### Task instructions
Copy every one of the records below word for word, keeping each line unchanged.

(Records of scene-based questions)
::::::

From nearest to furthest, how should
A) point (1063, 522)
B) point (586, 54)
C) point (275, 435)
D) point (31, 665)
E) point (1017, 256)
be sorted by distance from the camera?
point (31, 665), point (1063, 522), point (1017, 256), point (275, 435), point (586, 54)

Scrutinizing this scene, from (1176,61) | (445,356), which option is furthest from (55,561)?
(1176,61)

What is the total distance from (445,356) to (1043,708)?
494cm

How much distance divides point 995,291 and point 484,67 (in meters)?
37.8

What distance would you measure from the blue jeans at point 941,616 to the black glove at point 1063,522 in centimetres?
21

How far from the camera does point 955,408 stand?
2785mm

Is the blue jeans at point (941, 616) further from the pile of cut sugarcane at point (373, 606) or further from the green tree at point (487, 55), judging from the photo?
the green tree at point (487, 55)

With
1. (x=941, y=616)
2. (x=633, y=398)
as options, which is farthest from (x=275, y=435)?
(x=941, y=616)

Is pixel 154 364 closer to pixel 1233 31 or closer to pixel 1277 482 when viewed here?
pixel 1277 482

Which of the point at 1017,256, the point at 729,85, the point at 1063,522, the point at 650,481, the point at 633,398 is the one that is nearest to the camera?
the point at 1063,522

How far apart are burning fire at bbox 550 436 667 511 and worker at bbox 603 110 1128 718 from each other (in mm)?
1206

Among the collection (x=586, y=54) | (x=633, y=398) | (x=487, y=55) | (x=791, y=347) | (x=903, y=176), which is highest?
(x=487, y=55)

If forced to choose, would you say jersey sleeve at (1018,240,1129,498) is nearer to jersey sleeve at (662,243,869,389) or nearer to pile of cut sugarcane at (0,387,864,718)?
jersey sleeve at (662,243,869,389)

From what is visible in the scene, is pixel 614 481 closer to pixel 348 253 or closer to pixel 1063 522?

::::::

### Response to the task
From nearest to furthest, how should
A) point (1063, 522)
B) point (586, 54)
C) point (275, 435)
D) point (31, 665)
E) point (1017, 256)
be sorted by distance from the camera?
point (31, 665), point (1063, 522), point (1017, 256), point (275, 435), point (586, 54)

Scrutinizing this scene, from (1176,61) | (445,356), which option is furthest from (55,561)?
(1176,61)

What is the total distance from (445,356) to (1043,708)?
494cm

How much distance divides point 995,291 and point 484,67 (in meters)?
37.8

What distance would you measure from the blue jeans at point 941,616 to the black glove at point 1063,522 in centimetres?
21

How far from the camera does point 955,408 stand?
2785mm

Is the blue jeans at point (941, 616) further from the pile of cut sugarcane at point (373, 606) or further from the green tree at point (487, 55), judging from the photo?
the green tree at point (487, 55)

With
1. (x=941, y=616)
2. (x=633, y=398)
as options, which is farthest from (x=275, y=435)?
(x=941, y=616)

Is pixel 154 364 closer to pixel 1233 31 or closer to pixel 1277 482 when viewed here?
pixel 1277 482

Which of the point at 1017,256, the point at 729,85, the point at 1063,522, the point at 650,481, the point at 633,398 is the one that is nearest to the camera?
the point at 1063,522

How far apart are burning fire at bbox 550 436 667 511 and worker at bbox 603 110 1128 718 from each other (in mm)?
1206

Among the collection (x=586, y=54) | (x=633, y=398) | (x=487, y=55) | (x=791, y=347) | (x=903, y=176), which is highest?
(x=487, y=55)

If forced to choose, would you say jersey sleeve at (1018,240,1129,498) is nearer to jersey sleeve at (662,243,869,389) or nearer to pile of cut sugarcane at (0,387,864,718)?
jersey sleeve at (662,243,869,389)

From what is visible in the scene, is pixel 614 481 closer to pixel 348 253 or closer to pixel 1063 522?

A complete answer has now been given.